### WHAT THE EXERCISE ASKS
Working down the material below, reproduce exactly every line from the one containing "United States, site sanjuan_2015_Unit097_Ivan076." to the last line, and only those.

### DATA SHOWN

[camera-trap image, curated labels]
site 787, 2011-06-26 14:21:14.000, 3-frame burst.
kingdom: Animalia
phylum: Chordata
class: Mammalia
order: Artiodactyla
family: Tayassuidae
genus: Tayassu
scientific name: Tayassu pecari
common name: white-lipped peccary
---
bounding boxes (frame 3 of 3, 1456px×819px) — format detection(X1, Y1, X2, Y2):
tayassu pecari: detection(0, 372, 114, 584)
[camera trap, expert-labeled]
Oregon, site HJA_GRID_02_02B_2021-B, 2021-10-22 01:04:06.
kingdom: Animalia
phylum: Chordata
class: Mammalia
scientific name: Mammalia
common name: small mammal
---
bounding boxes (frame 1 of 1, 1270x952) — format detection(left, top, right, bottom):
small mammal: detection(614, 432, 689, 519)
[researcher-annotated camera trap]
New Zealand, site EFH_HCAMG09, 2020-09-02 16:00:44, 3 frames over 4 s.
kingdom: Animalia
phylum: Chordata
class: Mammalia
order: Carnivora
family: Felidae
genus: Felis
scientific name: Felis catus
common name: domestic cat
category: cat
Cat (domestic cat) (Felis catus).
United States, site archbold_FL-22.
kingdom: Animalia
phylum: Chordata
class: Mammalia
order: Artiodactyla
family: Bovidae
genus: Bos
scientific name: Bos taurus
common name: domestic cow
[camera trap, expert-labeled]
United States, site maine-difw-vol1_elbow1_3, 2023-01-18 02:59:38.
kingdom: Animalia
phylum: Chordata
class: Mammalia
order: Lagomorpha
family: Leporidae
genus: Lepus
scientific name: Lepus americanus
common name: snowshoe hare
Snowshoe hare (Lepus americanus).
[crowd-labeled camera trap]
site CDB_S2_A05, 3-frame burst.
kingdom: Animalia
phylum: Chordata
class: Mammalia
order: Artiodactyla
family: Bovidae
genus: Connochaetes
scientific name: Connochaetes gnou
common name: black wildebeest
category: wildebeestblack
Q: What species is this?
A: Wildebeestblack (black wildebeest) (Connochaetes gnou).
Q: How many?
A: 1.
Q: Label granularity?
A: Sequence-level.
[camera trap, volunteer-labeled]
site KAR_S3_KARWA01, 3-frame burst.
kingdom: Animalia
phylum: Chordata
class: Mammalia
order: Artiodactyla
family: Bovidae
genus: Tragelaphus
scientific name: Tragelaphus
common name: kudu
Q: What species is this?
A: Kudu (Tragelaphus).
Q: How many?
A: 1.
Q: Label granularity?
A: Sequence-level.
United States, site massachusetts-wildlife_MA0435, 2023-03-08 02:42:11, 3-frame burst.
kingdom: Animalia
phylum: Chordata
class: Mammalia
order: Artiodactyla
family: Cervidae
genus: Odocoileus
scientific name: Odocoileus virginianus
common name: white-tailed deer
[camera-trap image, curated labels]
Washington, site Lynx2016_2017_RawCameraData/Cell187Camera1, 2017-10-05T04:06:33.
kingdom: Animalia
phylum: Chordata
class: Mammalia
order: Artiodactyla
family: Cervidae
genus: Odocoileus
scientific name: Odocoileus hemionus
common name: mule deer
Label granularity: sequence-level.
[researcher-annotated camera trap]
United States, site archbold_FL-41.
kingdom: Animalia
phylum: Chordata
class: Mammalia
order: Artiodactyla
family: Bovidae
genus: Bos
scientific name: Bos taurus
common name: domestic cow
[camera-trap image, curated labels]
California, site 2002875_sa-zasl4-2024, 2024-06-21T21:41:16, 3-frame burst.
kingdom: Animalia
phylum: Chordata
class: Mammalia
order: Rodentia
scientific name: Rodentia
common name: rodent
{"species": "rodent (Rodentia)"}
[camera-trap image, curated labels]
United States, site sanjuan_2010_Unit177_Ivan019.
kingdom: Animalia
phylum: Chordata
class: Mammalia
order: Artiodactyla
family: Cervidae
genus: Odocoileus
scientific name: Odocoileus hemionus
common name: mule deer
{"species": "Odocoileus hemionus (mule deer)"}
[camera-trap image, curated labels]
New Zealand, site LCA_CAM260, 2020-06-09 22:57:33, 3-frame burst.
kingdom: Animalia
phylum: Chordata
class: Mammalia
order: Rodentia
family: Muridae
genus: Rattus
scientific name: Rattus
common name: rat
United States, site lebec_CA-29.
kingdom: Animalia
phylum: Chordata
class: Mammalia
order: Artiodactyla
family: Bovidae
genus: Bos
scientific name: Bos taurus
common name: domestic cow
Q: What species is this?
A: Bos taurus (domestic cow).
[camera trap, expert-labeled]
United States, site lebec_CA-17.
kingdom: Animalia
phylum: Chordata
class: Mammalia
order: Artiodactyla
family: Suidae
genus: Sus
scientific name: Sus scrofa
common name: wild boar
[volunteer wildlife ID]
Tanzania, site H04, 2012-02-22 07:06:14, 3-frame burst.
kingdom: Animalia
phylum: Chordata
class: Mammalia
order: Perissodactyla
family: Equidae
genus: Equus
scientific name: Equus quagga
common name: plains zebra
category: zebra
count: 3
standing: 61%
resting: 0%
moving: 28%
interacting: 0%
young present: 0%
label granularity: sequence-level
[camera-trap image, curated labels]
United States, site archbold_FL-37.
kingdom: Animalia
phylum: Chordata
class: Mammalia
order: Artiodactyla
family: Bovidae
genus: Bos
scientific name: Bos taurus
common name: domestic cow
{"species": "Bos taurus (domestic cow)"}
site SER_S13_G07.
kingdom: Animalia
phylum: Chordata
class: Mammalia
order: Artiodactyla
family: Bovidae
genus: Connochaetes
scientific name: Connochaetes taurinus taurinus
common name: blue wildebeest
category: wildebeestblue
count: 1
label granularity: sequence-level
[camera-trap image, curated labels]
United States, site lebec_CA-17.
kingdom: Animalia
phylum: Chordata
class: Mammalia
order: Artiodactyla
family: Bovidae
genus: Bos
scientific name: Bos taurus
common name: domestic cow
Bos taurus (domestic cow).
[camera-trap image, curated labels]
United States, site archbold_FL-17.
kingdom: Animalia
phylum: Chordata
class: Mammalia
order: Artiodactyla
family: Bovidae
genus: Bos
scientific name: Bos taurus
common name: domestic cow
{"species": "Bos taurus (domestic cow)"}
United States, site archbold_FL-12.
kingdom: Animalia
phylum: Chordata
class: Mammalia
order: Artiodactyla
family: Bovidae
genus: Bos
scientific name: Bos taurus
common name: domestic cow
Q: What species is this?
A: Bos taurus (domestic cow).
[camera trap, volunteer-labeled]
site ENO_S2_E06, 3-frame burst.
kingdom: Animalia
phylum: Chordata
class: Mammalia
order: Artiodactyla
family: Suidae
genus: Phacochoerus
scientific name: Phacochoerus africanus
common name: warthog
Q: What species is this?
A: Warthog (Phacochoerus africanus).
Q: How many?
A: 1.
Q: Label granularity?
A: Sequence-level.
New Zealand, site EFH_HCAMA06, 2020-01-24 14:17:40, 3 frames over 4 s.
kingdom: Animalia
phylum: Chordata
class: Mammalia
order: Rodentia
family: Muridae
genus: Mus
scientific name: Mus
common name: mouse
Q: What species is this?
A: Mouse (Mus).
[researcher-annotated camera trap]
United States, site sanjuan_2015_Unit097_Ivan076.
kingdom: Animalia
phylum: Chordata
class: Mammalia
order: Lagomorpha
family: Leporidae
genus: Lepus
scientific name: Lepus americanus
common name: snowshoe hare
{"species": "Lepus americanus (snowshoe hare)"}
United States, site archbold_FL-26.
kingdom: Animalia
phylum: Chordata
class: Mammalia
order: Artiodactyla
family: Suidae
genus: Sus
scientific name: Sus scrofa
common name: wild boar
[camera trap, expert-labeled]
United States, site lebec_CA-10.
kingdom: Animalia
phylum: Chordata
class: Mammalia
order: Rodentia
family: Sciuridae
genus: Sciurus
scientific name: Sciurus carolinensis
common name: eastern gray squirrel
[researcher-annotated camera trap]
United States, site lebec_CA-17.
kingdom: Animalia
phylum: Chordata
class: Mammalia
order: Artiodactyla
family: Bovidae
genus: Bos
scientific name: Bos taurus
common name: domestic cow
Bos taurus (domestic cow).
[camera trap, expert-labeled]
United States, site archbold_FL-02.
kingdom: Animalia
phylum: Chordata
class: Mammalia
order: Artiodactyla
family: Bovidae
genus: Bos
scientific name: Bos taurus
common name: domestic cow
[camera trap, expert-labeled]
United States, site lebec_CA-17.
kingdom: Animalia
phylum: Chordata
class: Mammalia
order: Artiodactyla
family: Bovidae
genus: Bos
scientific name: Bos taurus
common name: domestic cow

### SOLUTION BELOW
United States, site sanjuan_2015_Unit097_Ivan076.
kingdom: Animalia
phylum: Chordata
class: Mammalia
order: Lagomorpha
family: Leporidae
genus: Lepus
scientific name: Lepus americanus
common name: snowshoe hare
{"species": "Lepus americanus (snowshoe hare)"}
United States, site archbold_FL-26.
kingdom: Animalia
phylum: Chordata
class: Mammalia
order: Artiodactyla
family: Suidae
genus: Sus
scientific name: Sus scrofa
common name: wild boar
[camera trap, expert-labeled]
United States, site lebec_CA-10.
kingdom: Animalia
phylum: Chordata
class: Mammalia
order: Rodentia
family: Sciuridae
genus: Sciurus
scientific name: Sciurus carolinensis
common name: eastern gray squirrel
[researcher-annotated camera trap]
United States, site lebec_CA-17.
kingdom: Animalia
phylum: Chordata
class: Mammalia
order: Artiodactyla
family: Bovidae
genus: Bos
scientific name: Bos taurus
common name: domestic cow
Bos taurus (domestic cow).
[camera trap, expert-labeled]
United States, site archbold_FL-02.
kingdom: Animalia
phylum: Chordata
class: Mammalia
order: Artiodactyla
family: Bovidae
genus: Bos
scientific name: Bos taurus
common name: domestic cow
[camera trap, expert-labeled]
United States, site lebec_CA-17.
kingdom: Animalia
phylum: Chordata
class: Mammalia
order: Artiodactyla
family: Bovidae
genus: Bos
scientific name: Bos taurus
common name: domestic cow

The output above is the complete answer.